Basta chiedere, e avere la necessaria potenza di calcolo

O anche “del perché Google non ha bisogno di rubarti nulla”.

Il primo punto fermo è sempre questo: cose che Google sa di te, grazie a me. In secondo luogo vi è l’infrastruttura tecnica che Google ha, e la mostruosa potenza di calcolo, per cui è in grado anche di derivare informazioni da altre solo apparentemente scollegate. In ultimo c’è il fatto che quasi mai le informazioni sono solo ed esclusivamente di una persona, di un ente, di un’azienda o sono private a tal punto da essere in mano ad una sola persona. Per cui basta chiedere! (o leggere, o cercare).

Mi torna in mente un certo episodio, raccontatomi da un amico: c’è un’azienda che ha un progetto, e un sito collegato, che rende un bel servizio. E’ un servizio un po’ sottotono, non molto conosciuto, ma veramente potente. Si presenta alla porta Google, sotto forma di responsabile commerciale, e dice “complimenti, bel lavoro. Anche noi stiamo partendo con una cosa simile, perché non ci date i vostri dati? ovviamente non possiamo pagare, ma sono sicuro che possiamo trovare delle soluzioni”. Ed elenca alcune cose, a detta del mio amico interessanti e che valeva la pena di considerare. (tanto più, aggiungo io, che il finale è noto se sai come funzionano le cose). Invece l’azienda declina l’offerta, o la richiesta, pensando di conservare un vantaggio competitivo. Le parole all’incirca, mi dice sempre il mio amico, furono “AHAH, facciamo una cosa meglio di Google!!!”.

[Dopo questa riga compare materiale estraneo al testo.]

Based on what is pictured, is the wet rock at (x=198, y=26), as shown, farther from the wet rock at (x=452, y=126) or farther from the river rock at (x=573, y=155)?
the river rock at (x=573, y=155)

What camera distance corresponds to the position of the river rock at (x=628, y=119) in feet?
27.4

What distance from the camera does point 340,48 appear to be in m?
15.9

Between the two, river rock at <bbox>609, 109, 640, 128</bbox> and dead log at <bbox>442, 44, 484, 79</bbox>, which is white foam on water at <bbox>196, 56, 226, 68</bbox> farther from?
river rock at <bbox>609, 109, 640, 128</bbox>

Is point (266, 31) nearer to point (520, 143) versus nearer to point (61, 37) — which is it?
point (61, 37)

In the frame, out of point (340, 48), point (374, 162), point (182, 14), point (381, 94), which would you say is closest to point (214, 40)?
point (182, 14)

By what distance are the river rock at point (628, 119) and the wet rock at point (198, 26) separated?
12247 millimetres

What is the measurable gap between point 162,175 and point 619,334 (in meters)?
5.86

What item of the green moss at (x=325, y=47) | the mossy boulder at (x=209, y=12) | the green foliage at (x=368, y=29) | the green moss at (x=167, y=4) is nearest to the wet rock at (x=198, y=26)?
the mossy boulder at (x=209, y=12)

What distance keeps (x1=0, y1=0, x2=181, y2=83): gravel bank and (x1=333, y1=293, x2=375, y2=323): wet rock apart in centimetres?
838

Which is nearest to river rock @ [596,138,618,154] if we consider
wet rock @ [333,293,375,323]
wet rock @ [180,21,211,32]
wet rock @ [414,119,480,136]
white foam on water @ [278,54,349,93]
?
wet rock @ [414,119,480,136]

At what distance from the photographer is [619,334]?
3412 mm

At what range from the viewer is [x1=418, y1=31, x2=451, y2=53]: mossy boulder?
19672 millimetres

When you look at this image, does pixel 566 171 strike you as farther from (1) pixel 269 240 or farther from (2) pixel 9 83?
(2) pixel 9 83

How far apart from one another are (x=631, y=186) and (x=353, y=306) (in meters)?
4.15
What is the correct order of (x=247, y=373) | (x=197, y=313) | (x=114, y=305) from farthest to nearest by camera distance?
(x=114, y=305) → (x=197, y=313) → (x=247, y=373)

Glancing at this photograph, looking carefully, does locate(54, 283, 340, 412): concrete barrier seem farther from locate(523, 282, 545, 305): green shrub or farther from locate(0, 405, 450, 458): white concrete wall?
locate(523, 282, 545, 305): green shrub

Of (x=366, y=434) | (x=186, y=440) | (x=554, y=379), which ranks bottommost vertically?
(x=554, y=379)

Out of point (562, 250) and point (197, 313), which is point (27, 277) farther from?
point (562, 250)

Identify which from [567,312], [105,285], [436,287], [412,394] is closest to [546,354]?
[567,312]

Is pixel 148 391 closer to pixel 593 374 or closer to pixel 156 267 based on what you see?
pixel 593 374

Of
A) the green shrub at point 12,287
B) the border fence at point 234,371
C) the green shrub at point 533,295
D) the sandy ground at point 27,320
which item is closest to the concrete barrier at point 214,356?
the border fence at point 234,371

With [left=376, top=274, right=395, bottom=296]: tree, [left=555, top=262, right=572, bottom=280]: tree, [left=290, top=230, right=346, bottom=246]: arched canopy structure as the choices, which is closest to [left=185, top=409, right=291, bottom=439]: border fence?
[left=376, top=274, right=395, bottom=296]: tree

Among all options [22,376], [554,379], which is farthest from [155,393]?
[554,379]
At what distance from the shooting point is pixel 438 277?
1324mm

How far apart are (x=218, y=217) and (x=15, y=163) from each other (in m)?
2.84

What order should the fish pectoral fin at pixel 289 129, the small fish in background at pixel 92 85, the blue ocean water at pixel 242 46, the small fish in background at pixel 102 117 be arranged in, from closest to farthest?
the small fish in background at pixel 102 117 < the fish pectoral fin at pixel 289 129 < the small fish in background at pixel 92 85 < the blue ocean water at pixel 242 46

L’azienda c’è ancora, il progetto va avanti a rilento e il sito c’è ancora. Google ha lanciato lo stesso il suo progetto, che raccoglie non si sa quanti utenti in più, ci ha solo messo un pochino in più di tempo. Come ha fatto? ma è facile! è andato da quelli che davano i dati all’azienda e gli ha fatto lo stesso discorso, ottenendo dei si. Invece di avere un’unica fonte, ne avrà due o trecento, ma in fondo cosa gli cambia, a lui?

E’ all’azienda, invece, che cambia qualcosa. Non ha (più, se mai ce l’ha avuto) nessun vantaggio competitivo, e se chiedi alle persone di un certo servizio, ancora meno adesso sanno che esiste quel sito!

Leave a Reply

5 Comments

  1. Quindi Google scova in giro una buona idea di altri, li contatta e, in sostanza, dice: “passami la tua idea, non ti posso pagare ma posso schiacciarti con la mia potenza se decido di arrivarci lo stesso?”

    Vagamente inquietante e molto meno vagamente mafioso. No?
    Tutto sarà di Google, tra poco?

  2. Botty

    Credo che accada quotidianamente… non solo con google… E` la legge di mercato, o anche legge naturale… (il grande mangia il piccolo).

    Inquietante, probabilmente si`… mafioso, non piu` di tanto… dipende dall’accezione che diamo alla parola, probabilmente.

  3. radio, puoi vederla così se vuoi. Nel caso specifico il progetto di Google derivava da un altro ed era una naturale conseguenza, in altri casi è ciò che accade, ma non solo su internet e non solo da Google. In altri casi le aziende grosse COMPRANO quelle più piccole che hanno buone idee, in altri quelle piccole grazie alle loro idee surclassano quelle grandi (facebook, anyone?). Alcune volte ognuno va per la sua strada e poi vince il più forte.

    Sennò ci sarebbe sempre uno ed un solo servizio, un solo sito per fare una cosa, ad esempio.

  4. gigi

    @tambu
    appunto, le aziende grosse COMPRANO.
    Ma Google voleva la cosa senza pagare, e per quale motivo l’aziendina avrebbe dovuto cedere la cosa gratis?
    Per la gloria?

  5. perché – nel caso specifico – i dati in questione non erano di proprietà dell’aziendina, come facilmente intuibile SIA da Google SIA dall’aziendina. Sostanzialmente Google chiede a chi ha il totale, ma non è che un rifiuto gli impedisce di chiedere a chi ha i parziali e riaggregare tutto.